Sorry, fix varies based on RAID subBIOS version present in BIOS supplied by motherboard mfr. AND, Highpoint Technologies is concentrating on Windows subBIOS work much more than Linux dev.
Try Knoppix if version 3.3 or more recent is out, that is a live CD also. "Knopper" has been working on getting Knoppix usable with RAID also.
John.
An ISO burned in Nero, with a normal ISO burn, will not boot right. You need a special burn, used to be a special ISO burn; Mode 2, block size 2K (2048 byte block size), Rockridge burn worked, have not tried anything else with Nero 5.5-6.0 and the live CDs ISOs I burn work. I can also get dual Rockridge\Joliet (Joliet is default for Widnwos, Rockridge for Linux) filesystem CDs to work and use those for sharing files back and forth from Linux and Windows.
So, next question-- can Linux find its files, or did you get a Joliet CD burned by mistake??? Next Question. When Live is loading, can you press ESC key and get a boot: prompt with an Enterprise kernel option???

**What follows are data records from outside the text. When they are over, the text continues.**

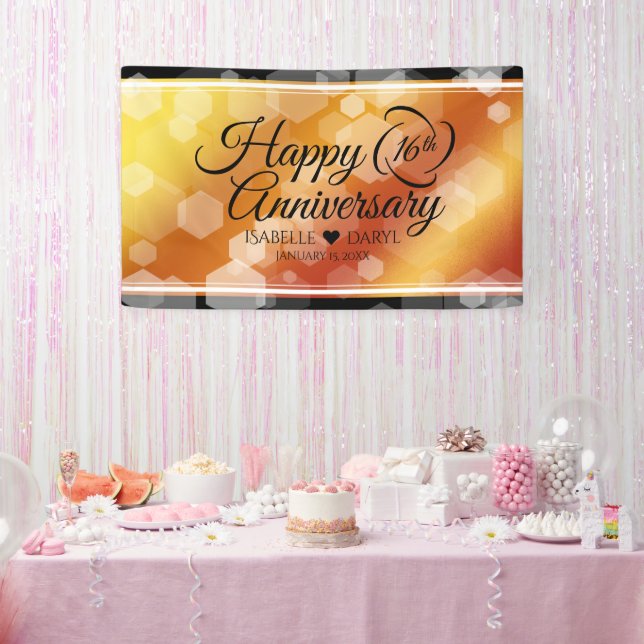 Elegant 16th Golden Topaz Wedding Anniversary Banner (Party)
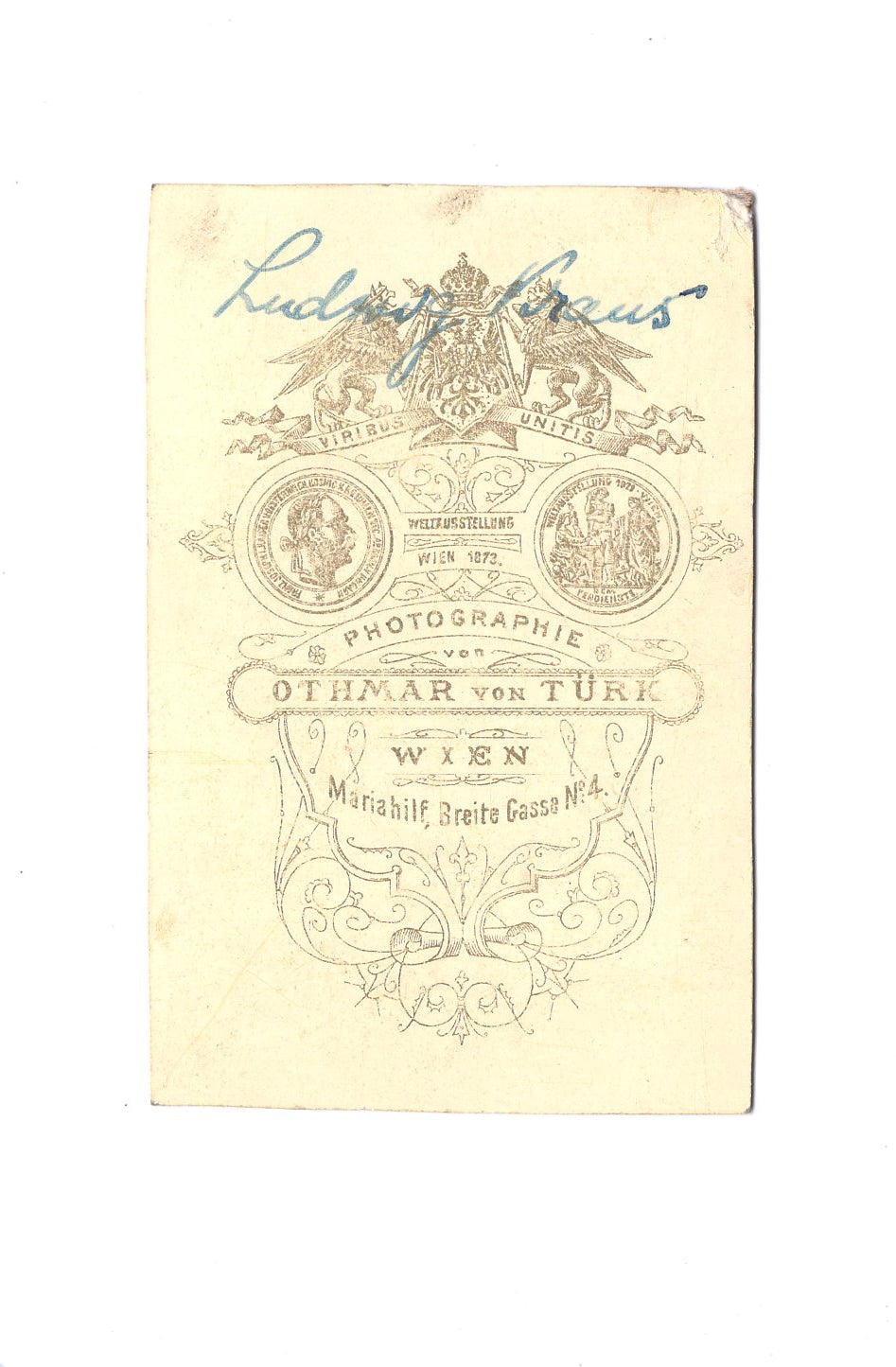 Fotografie Herrenportrait / Ludwig Kraus - Wien 1870er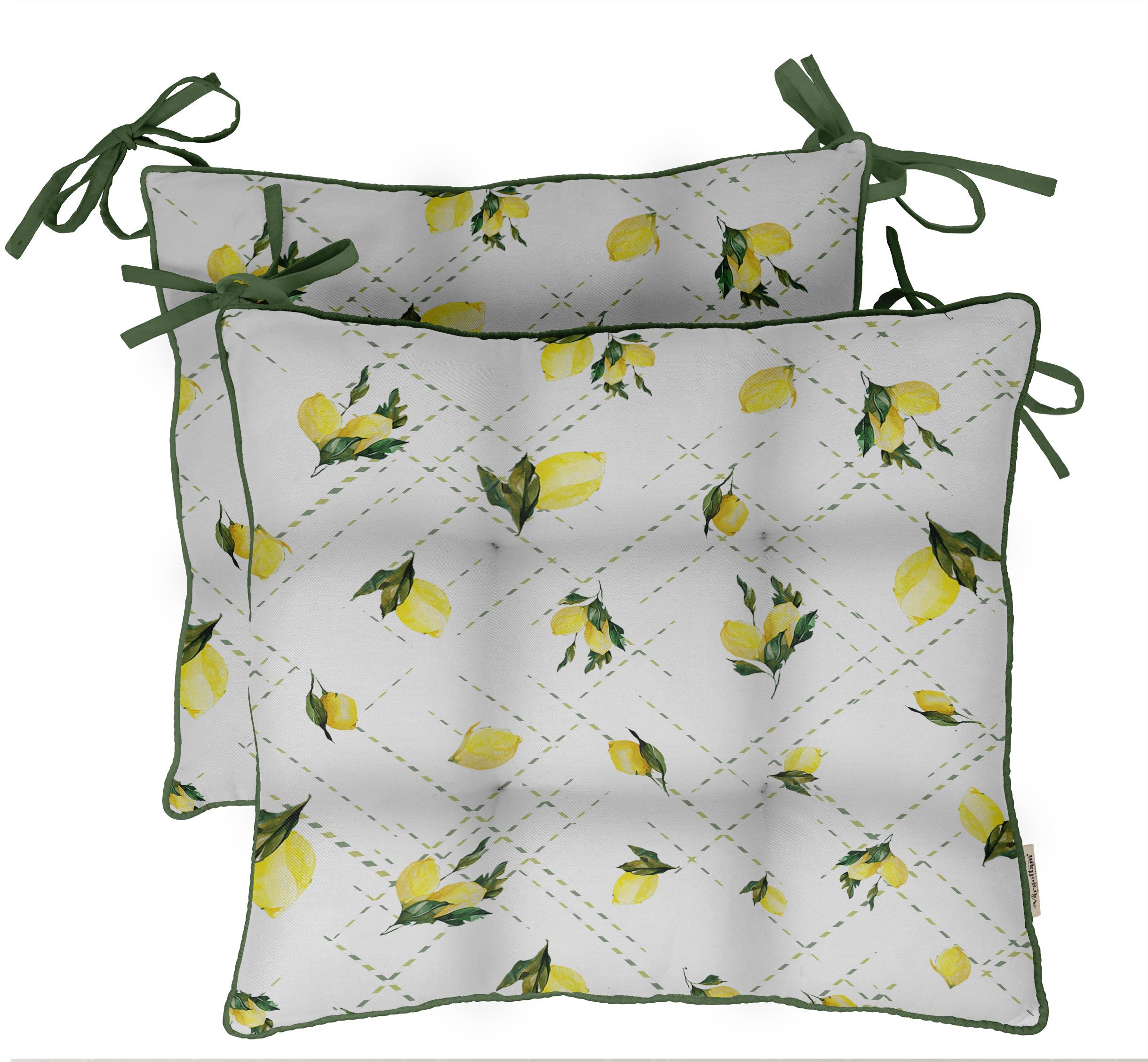 

Vargottam Розкішний набір із 2 зручних бавовняних саржевих подушок для стільців, подушок для сидіння та зав’язок на всю довжину для підтримки проти ковзання 16x18 Inches жовтий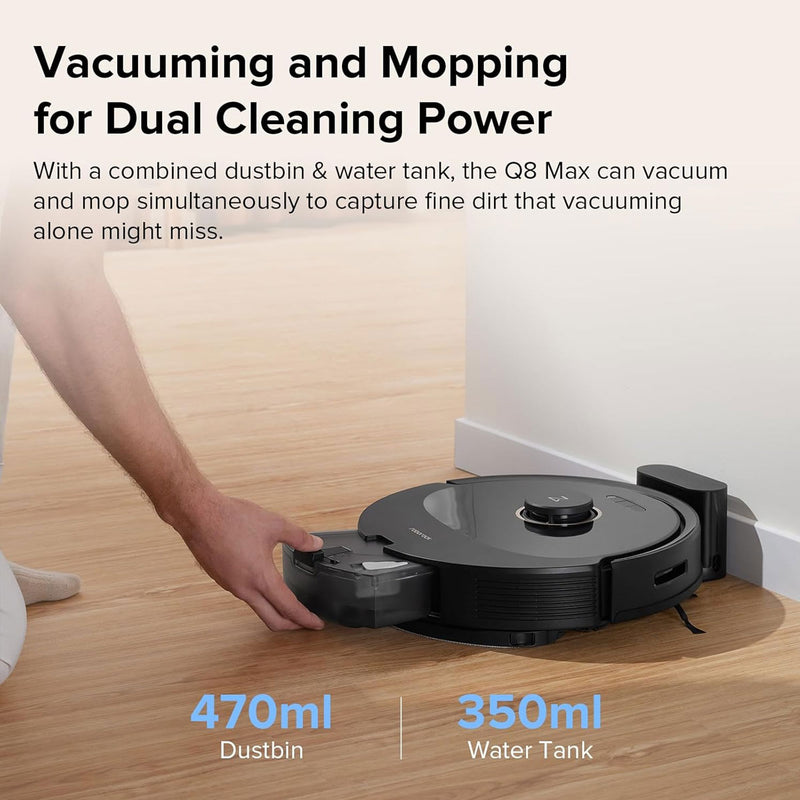 ROBOROCK Q8 Max Robot Vacuum Cleaner, Black مكنسة روبوت روبوروك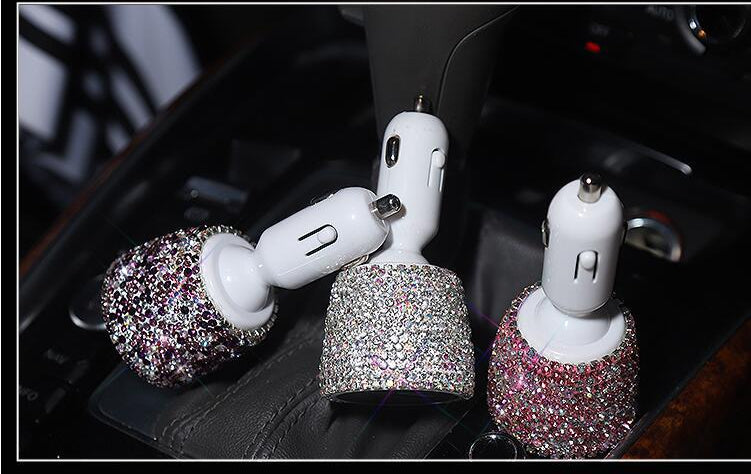 Diamond-studded car charger head fast charge smart car charger one for two car multi-function dual usb transfer interface female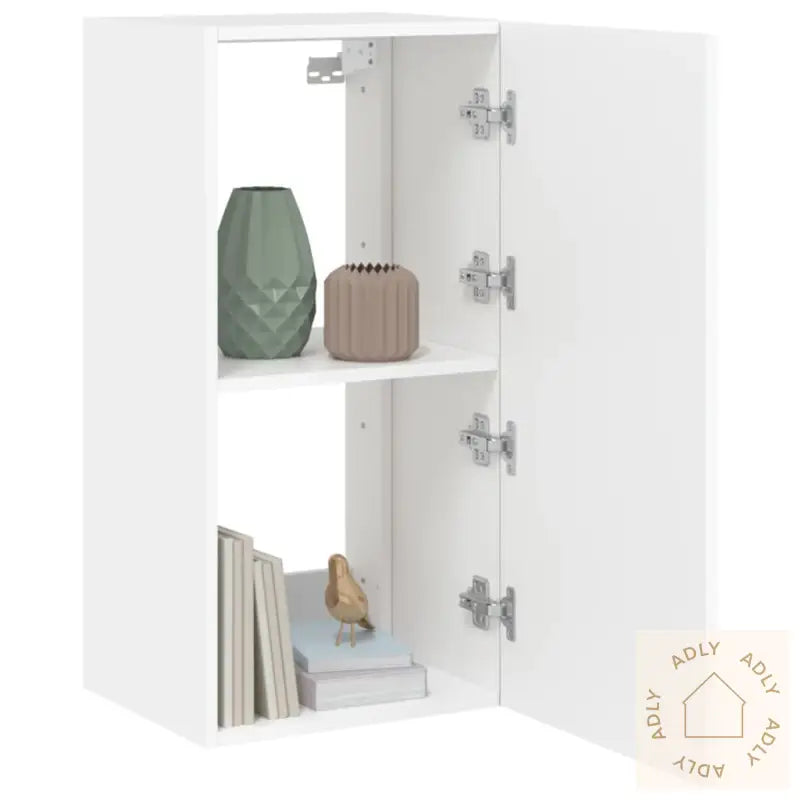 Vegghengt Tv-Benk Med Led Hvit 40,5X35X80 Cm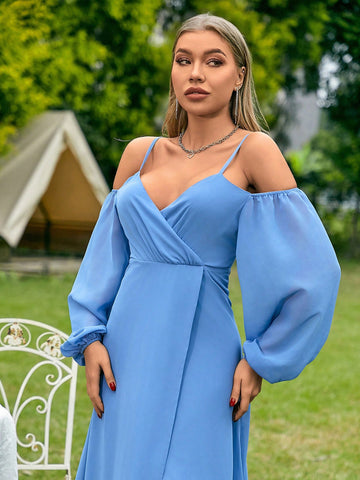 Hollow Out Shoulder Wrap Bodice Bridesmaid Dress With Ruffle Hemline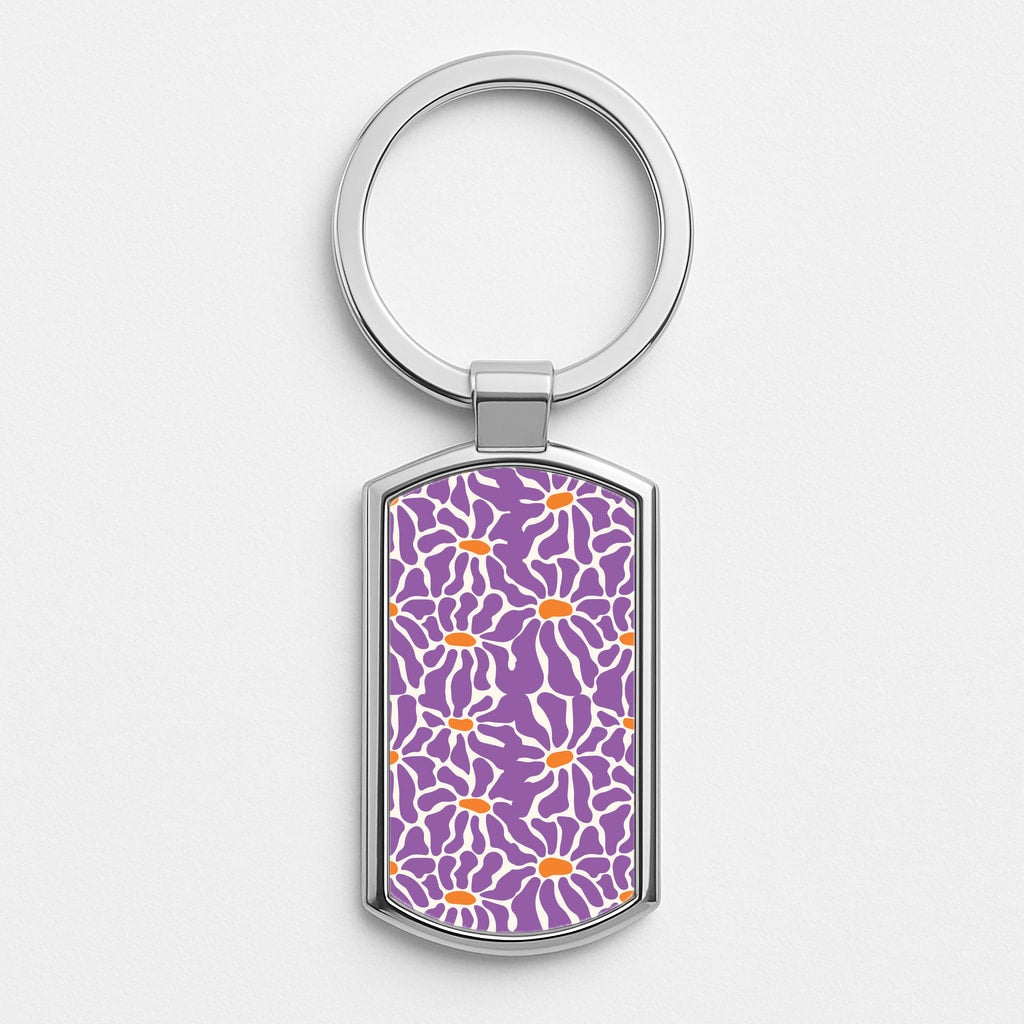 Purple Flowers - Summer Silver Keyring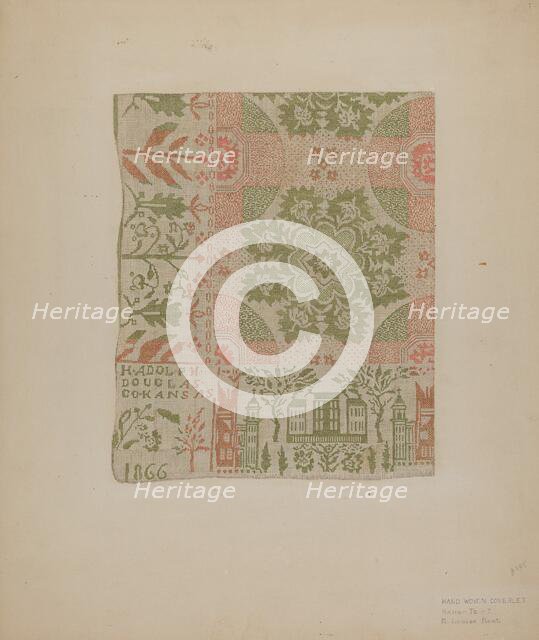 Handwoven Coverlet, c. 1939. Creator: M. Louise Kent.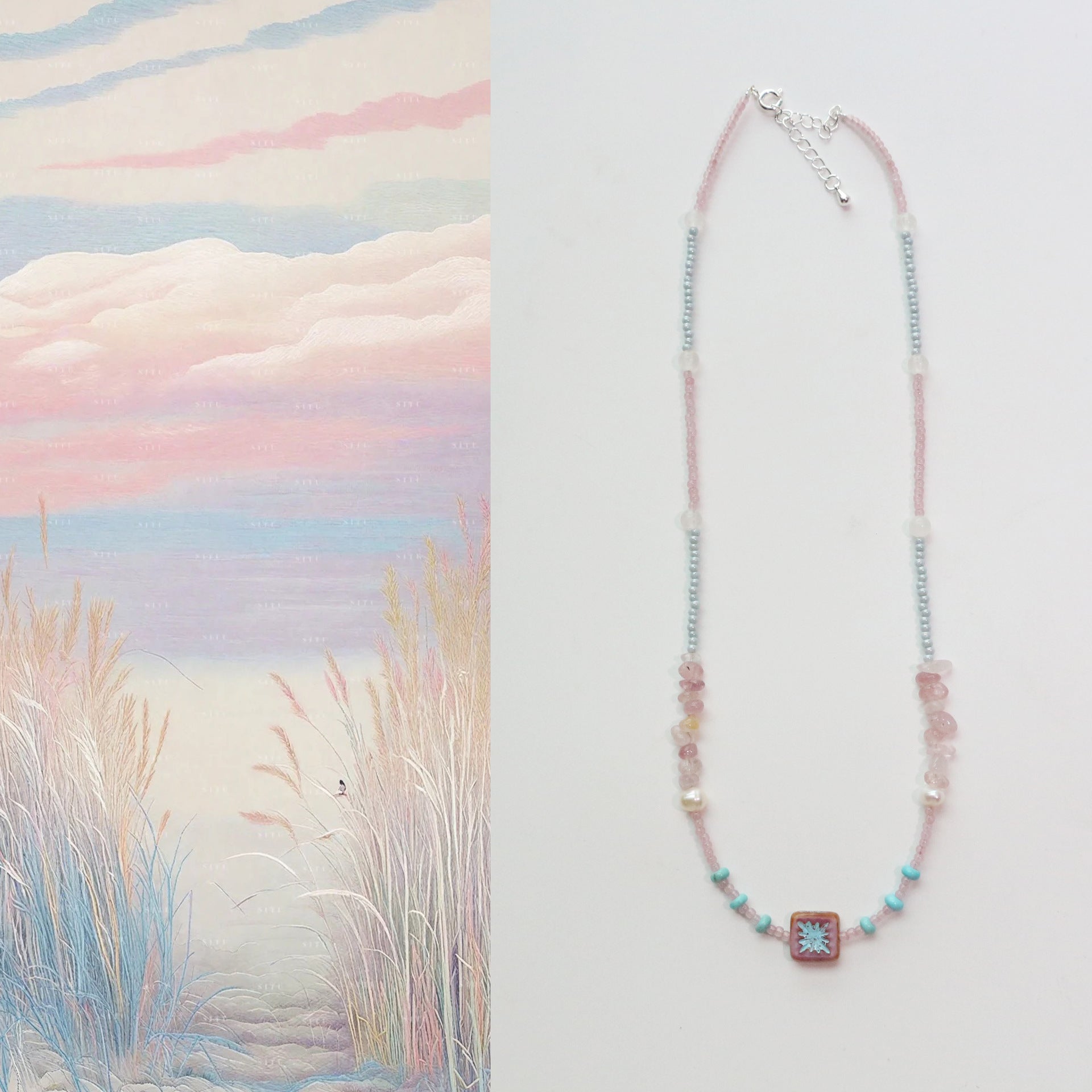 JEKIRA Minimalist Blue & Pink Gemstone Necklace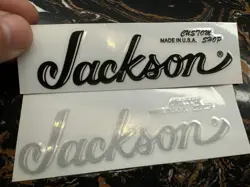 2PCS FENDER JACKSON CUSTOM SHOP GUITAR HEADSTOCK VINYL UV STICKER BLACK   SILVER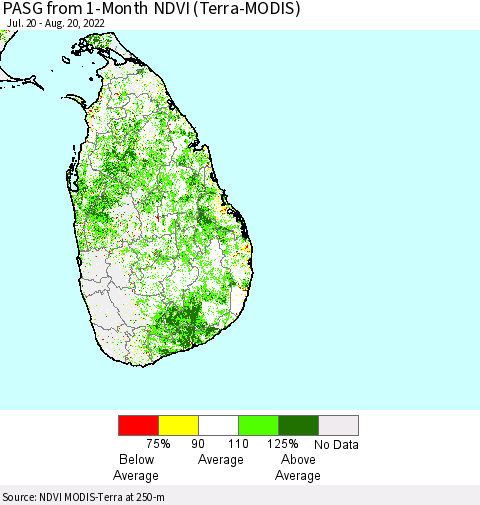 Sri Lanka PASG from 1-Month NDVI (Terra-MODIS) Thematic Map For 8/11/2022 - 8/20/2022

Does a Mandrake Linux download edition, version 9.2, load??? Will a Knoppix, when ESC'd let you have a LARGE_MEM module or an HPT module, or an Enterprise kernel option???
John-- who has SuSE 9.0 Personal and Mandrake 9.2 PowerPack running with an HPT 372 on board two boxes, as cold-swap boot options.
I wont need to run any special memory limiting programs as I am only using 512MB.
There is nothing wrong with the CDs, they have burned fine and have been verifed.
Also, what of this is aimed at me, as some of it seems to be directed to someone other than me or kanez, --Josh being someone mentioned.
+
http://download.linuxtag.org/knoppix/KNOPPIX-FAQ-EN.txt
[edit] Ah, guess you can't leech. You'll have to go to www.linuxiso.org, and get the english version of knoppix
noraid doesn't help it, neither does noprobe (or ide=noprobe).
So I still couldn't get in to recompile.